If your order confuses you, or the other parent, you should file a motion to clarify. If it contains contradictions, or it is too vague to follow, it might be a good candidate for clarification.
What are some examples of when a motion to clarify is appropriate?
- The original order says that for your weekend visitation, you should pick up the child from school on Friday on one page, but on another page, that same order might say that you’re supposed to pick the child up from the other parent’s house at 6 p.m. on Friday.
- The original order says that the custodial parent must surrender the child to noncustodial parent (“NCP”) at the beginning of each period of possession of CP. Such an order does not make sense, because the custodial parent would be ordered to give the child to the noncustodial parent at the beginning of the custodial parent’s visitation time!
- The order contains a finding that the noncustodial parent is not entitled to have the custodial parent’s home address—then states that exchanges of the child are supposed to take place at the custodial parent’s home address.
What remedies are available in a clarification action?
The court can issue an order making the previous terms clear enough to be enforced. There is some discretion allowed here. For example, in one case where the parties were disagreeing about when to exchange the child, the court ordered the custodial parent to provide the noncustodial parent with a school calendar.
When does a clarifying order take effect?
The clarifying order only applies moving forward, after the court signs it. You must give the other party a reasonable amount of time to start complying with the clarified portions. If they still do not comply after a reasonable period, the clarifying order can be enforced by contempt.
What are the basic steps in filing a clarification action?
1. Learn the law about clarifications (in particular, read Texas Family Code section 157.421 through 157.426).
2. File a motion to clarify.
3. Have it served on the other party;
4. Prepare your clarifying orders
5. Attend a hearing,
6. The judge will grant or deny the motion for clarification and issue orders.
What’s the difference between a motion to clarify and a petition to modify?
A motion to clarify is NOT the same thing as modification. In a clarification action, the court cannot change anything fundamental in the order. For more information about modifying an order, click here.
What elements do I have to prove to clarify the orders?
That (1) the provision is ambiguous; (2) the provision would be enforceable by contempt if clarified; (2) that the ambiguity is nonsubstantive.
How much time do I have to file a motion to clarify?

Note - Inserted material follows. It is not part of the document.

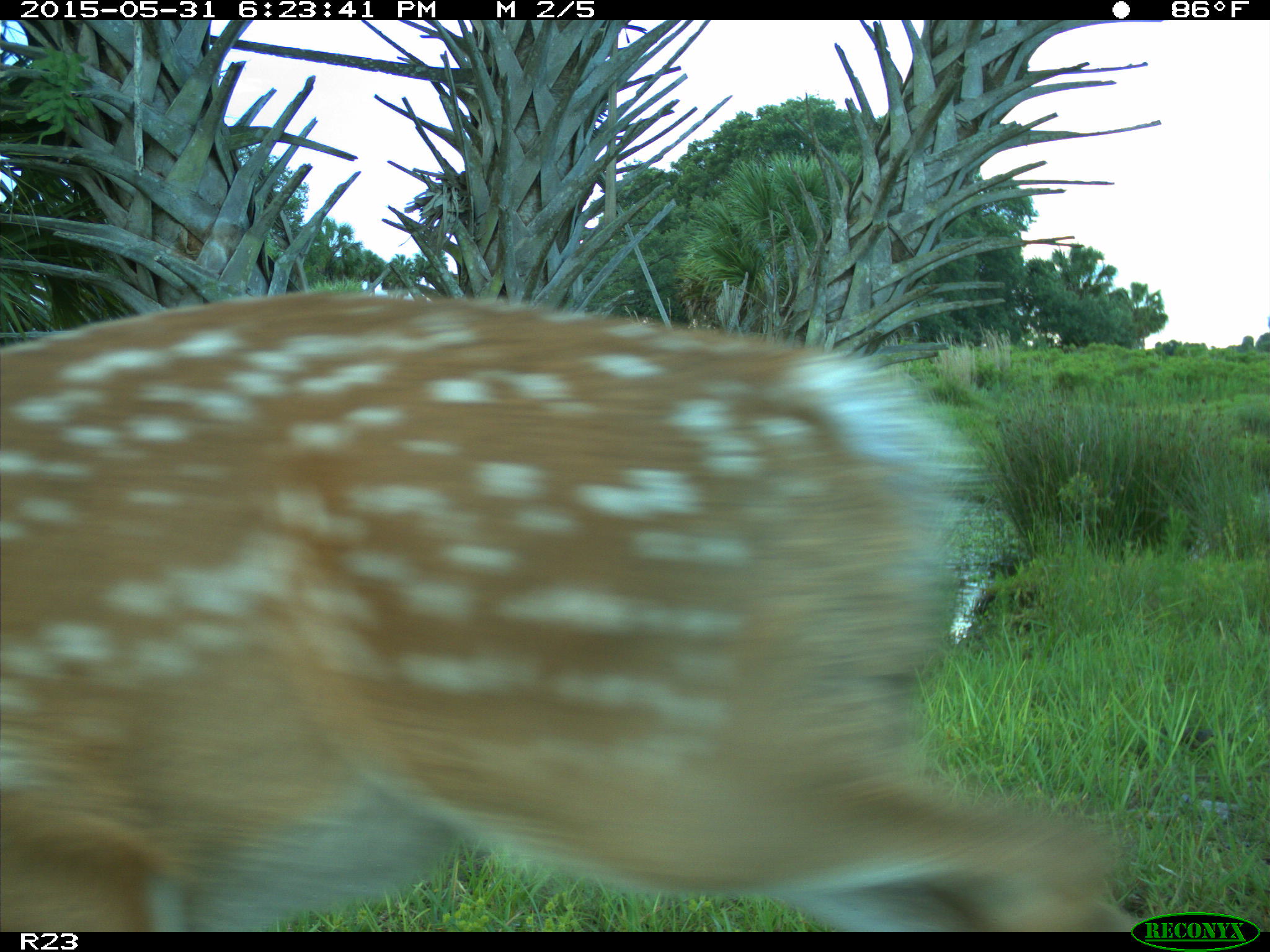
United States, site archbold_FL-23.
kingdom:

You have until no later than six months after the visitation order expires. A visitation order expires when the child turns 18, gets married, becomes emancipated, or joins the military. If there’s no reason to try to enforce the order anymore, then there is no need to try to clarify it.

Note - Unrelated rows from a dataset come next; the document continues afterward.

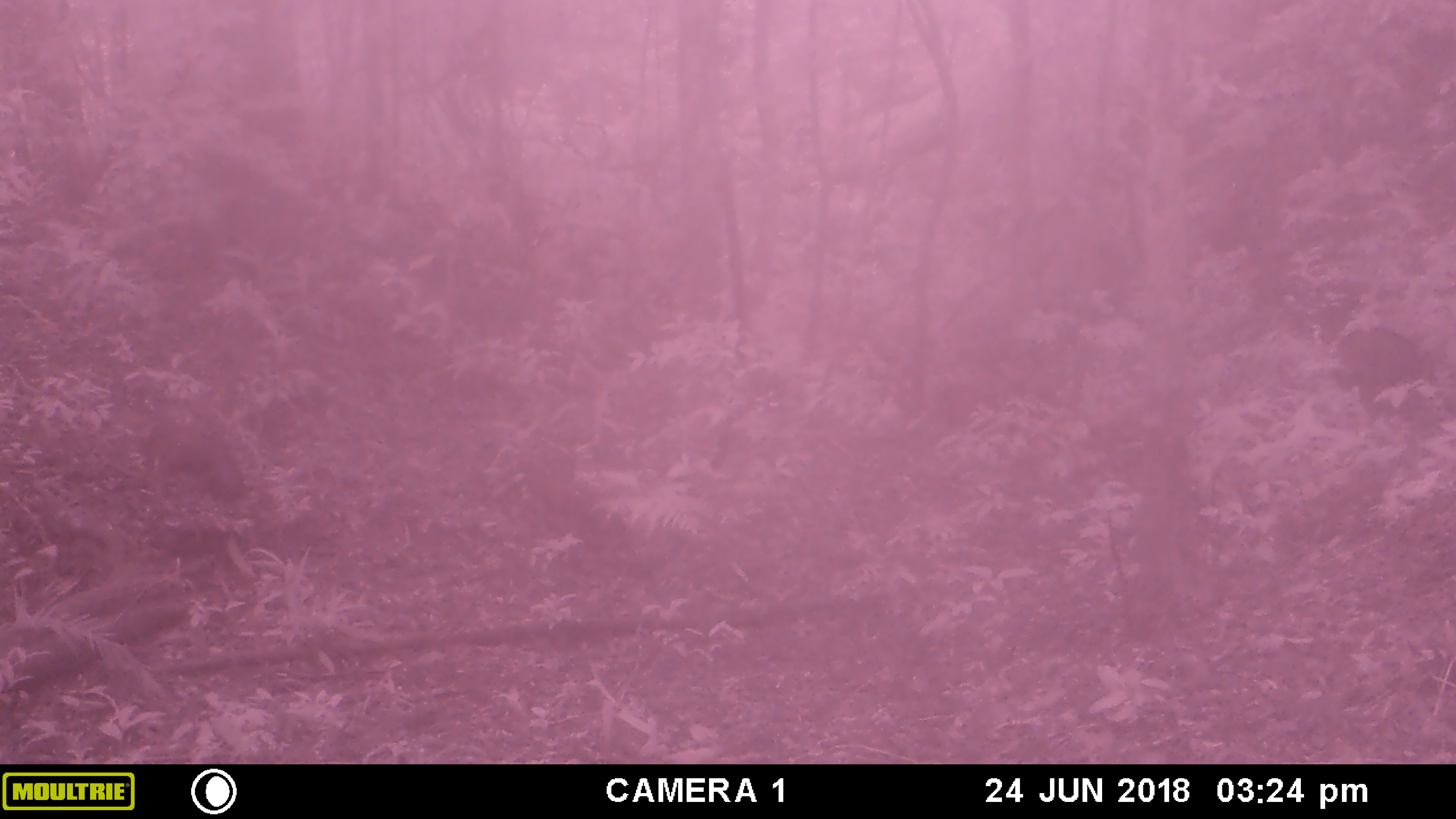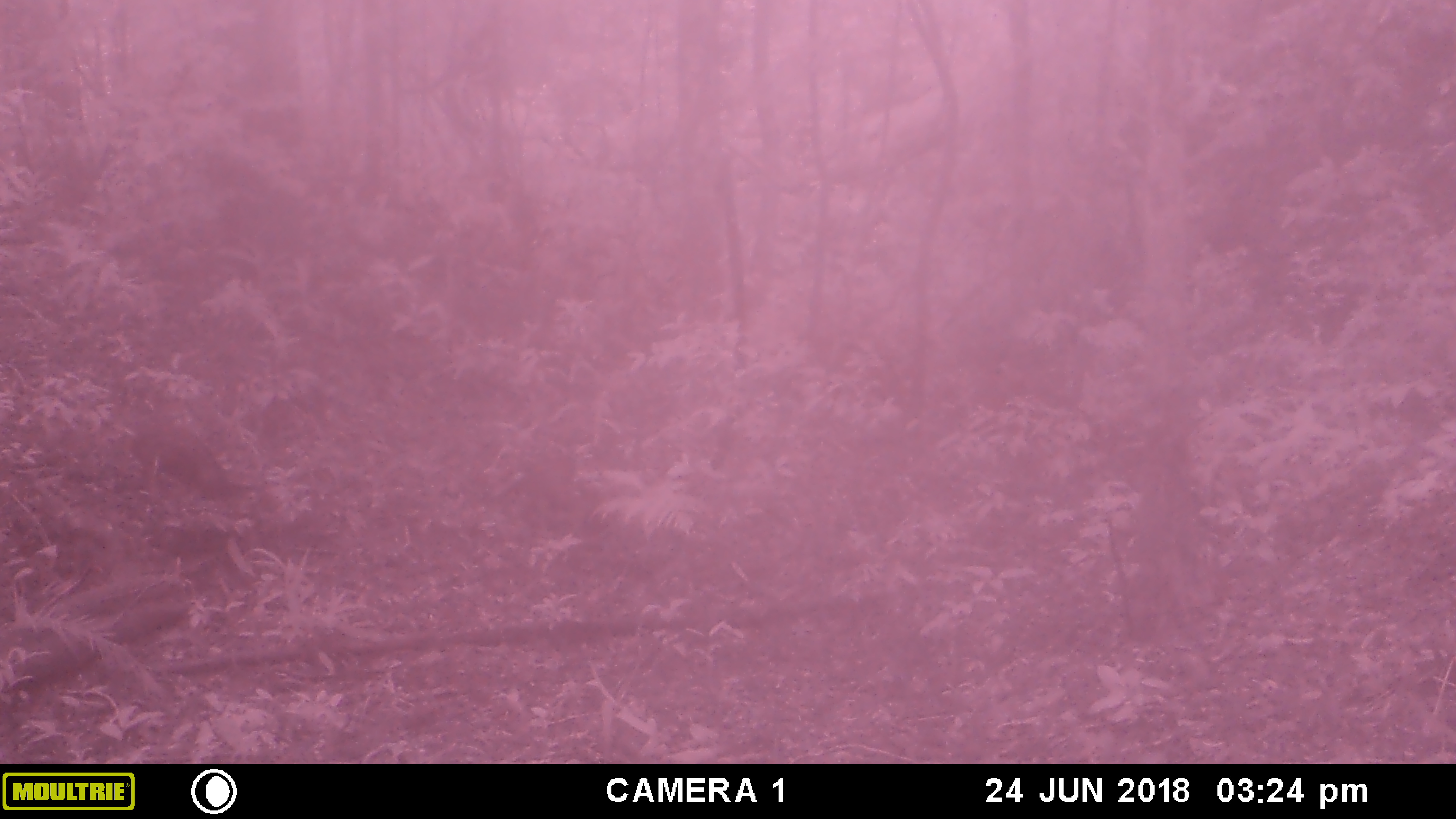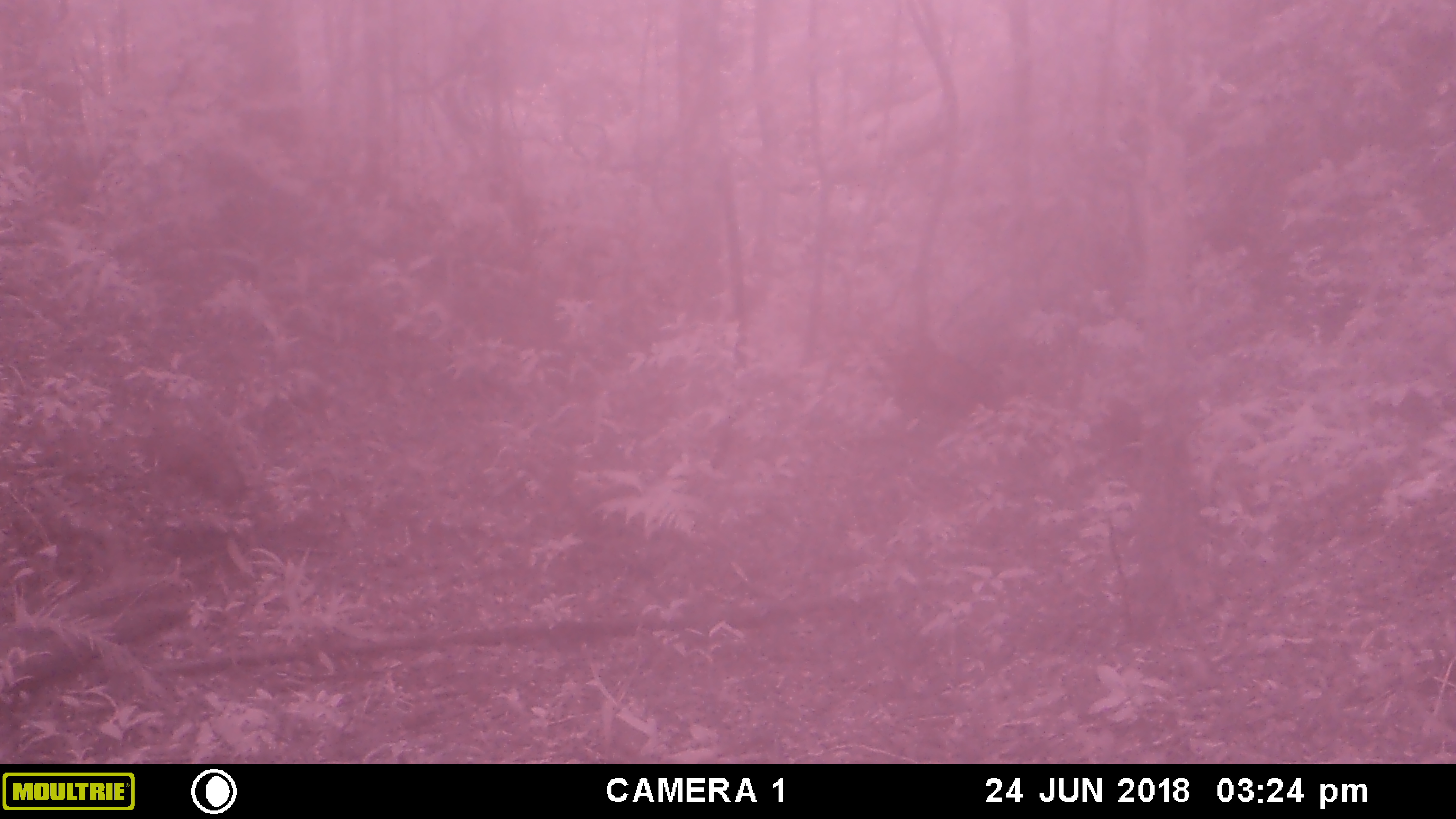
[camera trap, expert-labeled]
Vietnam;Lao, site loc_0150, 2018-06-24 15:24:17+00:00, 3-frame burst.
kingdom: Animalia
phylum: Chordata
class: Mammalia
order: Artiodactyla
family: Suidae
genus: Sus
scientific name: Sus scrofa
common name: eurasian wild pig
Eurasian wild pig (Sus scrofa). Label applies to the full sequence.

Where do I file a motion to clarify?
In the court of continuing, exclusive jurisdiction—meaning the court where the custody orders were issued (unless the matter has been transferred somewhere else).
COMMON MISTAKES AND HOW TO FIX THEM
Filing a clarification instead of a modification
If you filed a motion to clarify, but then realized that you actually want to change the orders, the easiest way to fix the mistake is by filing a nonsuit (dismissing the clarification suit). Then you file a petition to modify the parent-child relationship.

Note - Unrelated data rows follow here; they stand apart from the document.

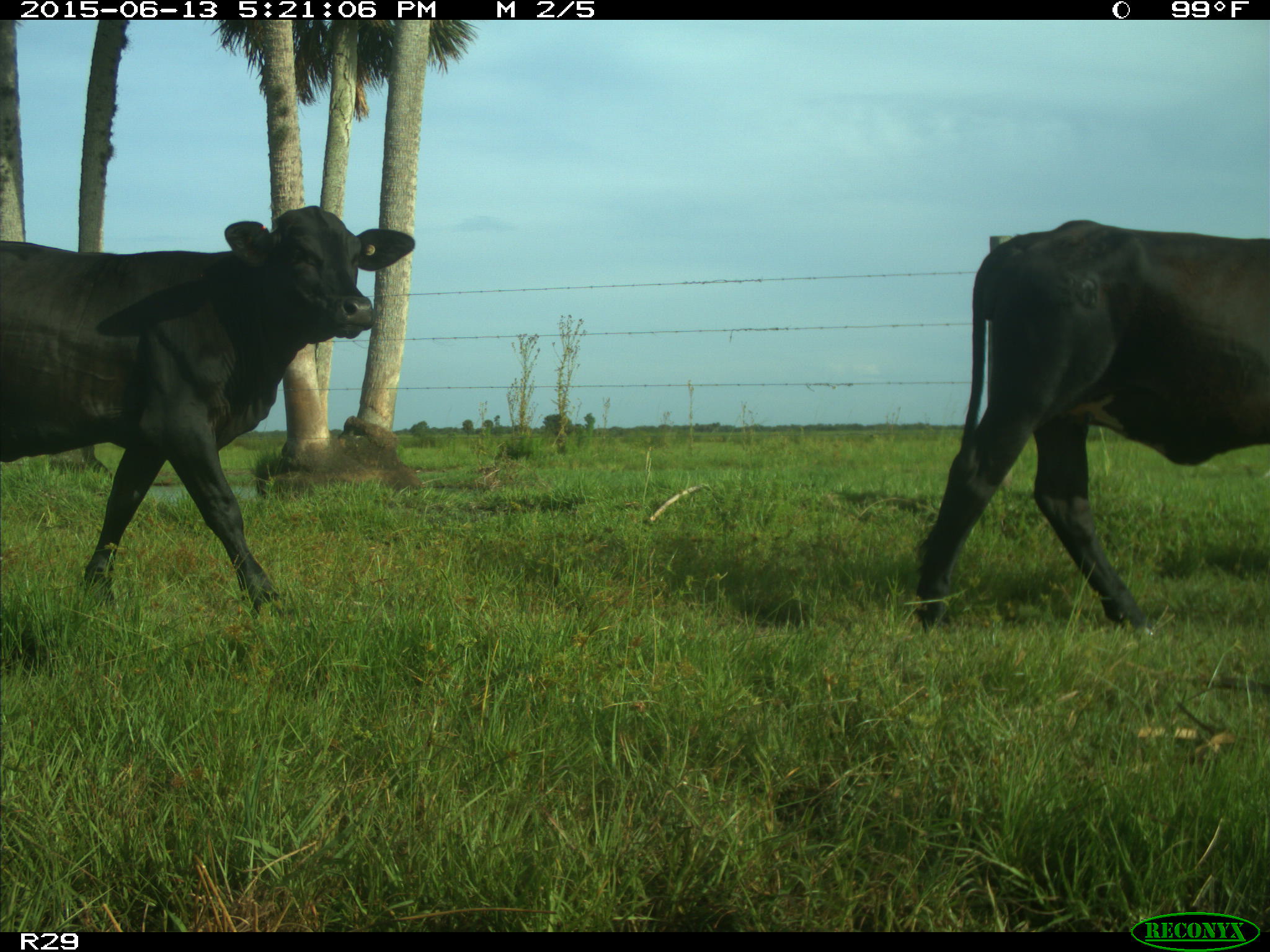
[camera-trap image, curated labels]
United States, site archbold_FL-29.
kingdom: Animalia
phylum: Chordata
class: Mammalia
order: Artiodactyla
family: Bovidae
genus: Bos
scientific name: Bos taurus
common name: domestic cow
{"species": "Bos taurus (domestic cow)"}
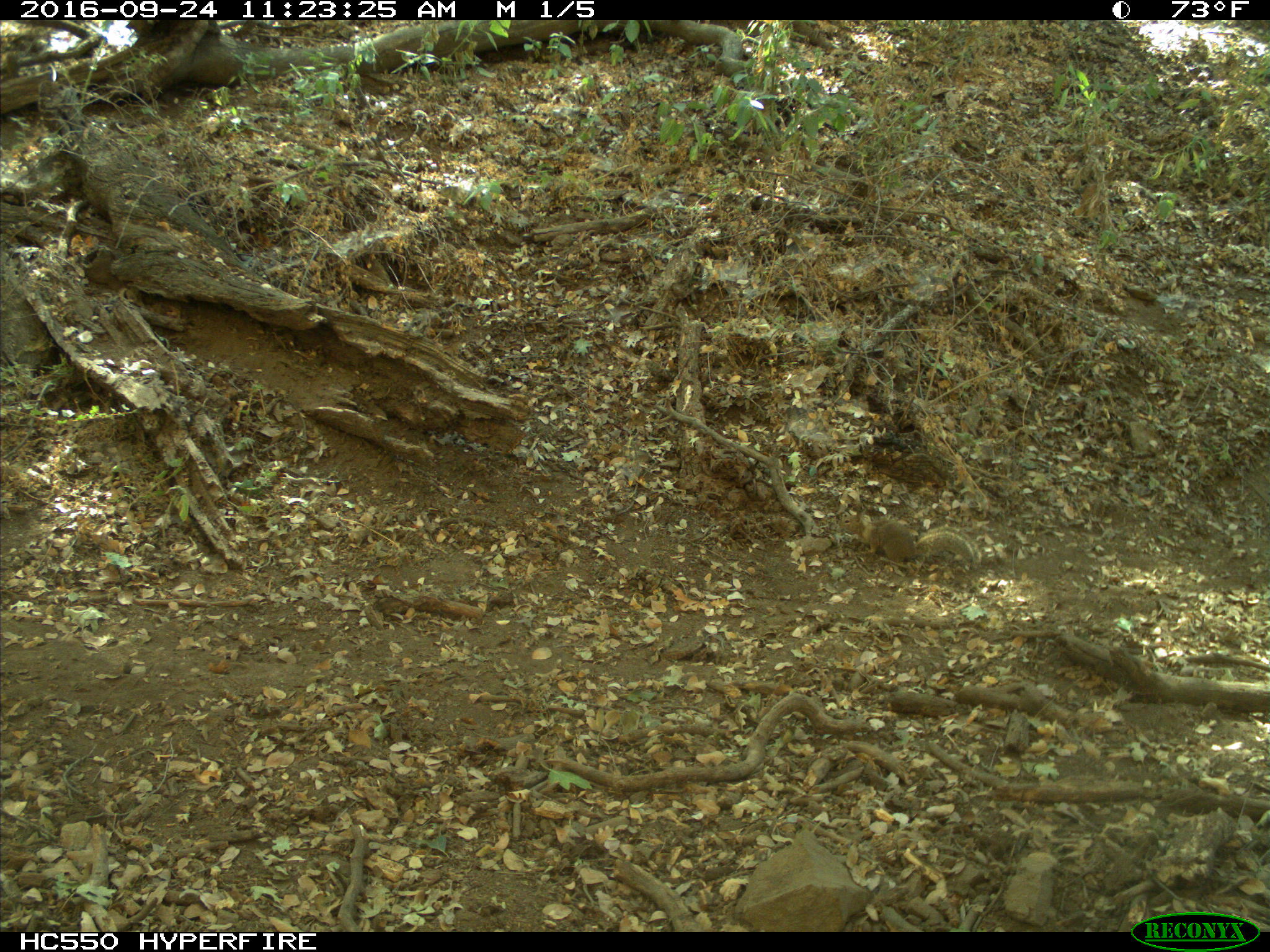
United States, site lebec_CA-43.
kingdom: Animalia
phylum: Chordata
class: Mammalia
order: Rodentia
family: Sciuridae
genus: Otospermophilus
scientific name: Otospermophilus beecheyi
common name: california ground squirrel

Trying to change something “substantive” about the orders.
You cannot use a motion to clarify to change the orders. For example, you can’t ask the court to insert terms prohibiting the other parent from moving out of state, if the original orders the court issued don’t include any geographic restrictions on the child’s residence.
Filing a clarification to fix a simple “clerical error” in the orders.
The point of a motion to clarify an order for possession and access is to correct the orders so that they are enforceable, because visitation is otherwise unworkable. If there is a clerical error, your approach depends on how long ago the judge signed the orders. If more than 30 days have passed (and no one filed a motion for new trial), you can file a motion for judgment nunc pro tunc to correct the orders. If the order is less than 30 days old, instead file a motion to modify the judgment. For more information, look to resources in your local law library.
Trying to increase or reduce the number of visitation days, or change the date when you exchange the child
That’s more appropriate for a modification. If you made that particular mistake, file a nonsuit, or amend your petition.
The order IS clear, you just don’t understand it.
Talk to a lawyer.
- TexasLawHelp.org offers chat services and can help you locate resources in your area.
- Call the Access and Visitation hotline
- Make an appointment with a lawyer in private practice for a low-cost consultation. If you need help finding one, with either the State Bar of Texas Lawyer Referral Service or a local lawyer referral service.
You refuse to pay child support in an effort to get in front of the judge.
You have the right to clarify your orders in court. Passively refusing to pay child support because you think that’s your only option for getting in front of the judge has serious consequences. Additionally, that’s money you’re withholding from your child, not the custodial parent! This toolkit explains how to get to court to clarify your orders. If you’ve been refusing to pay child support and a child support enforcement action is filed against you, you should talk to a lawyer.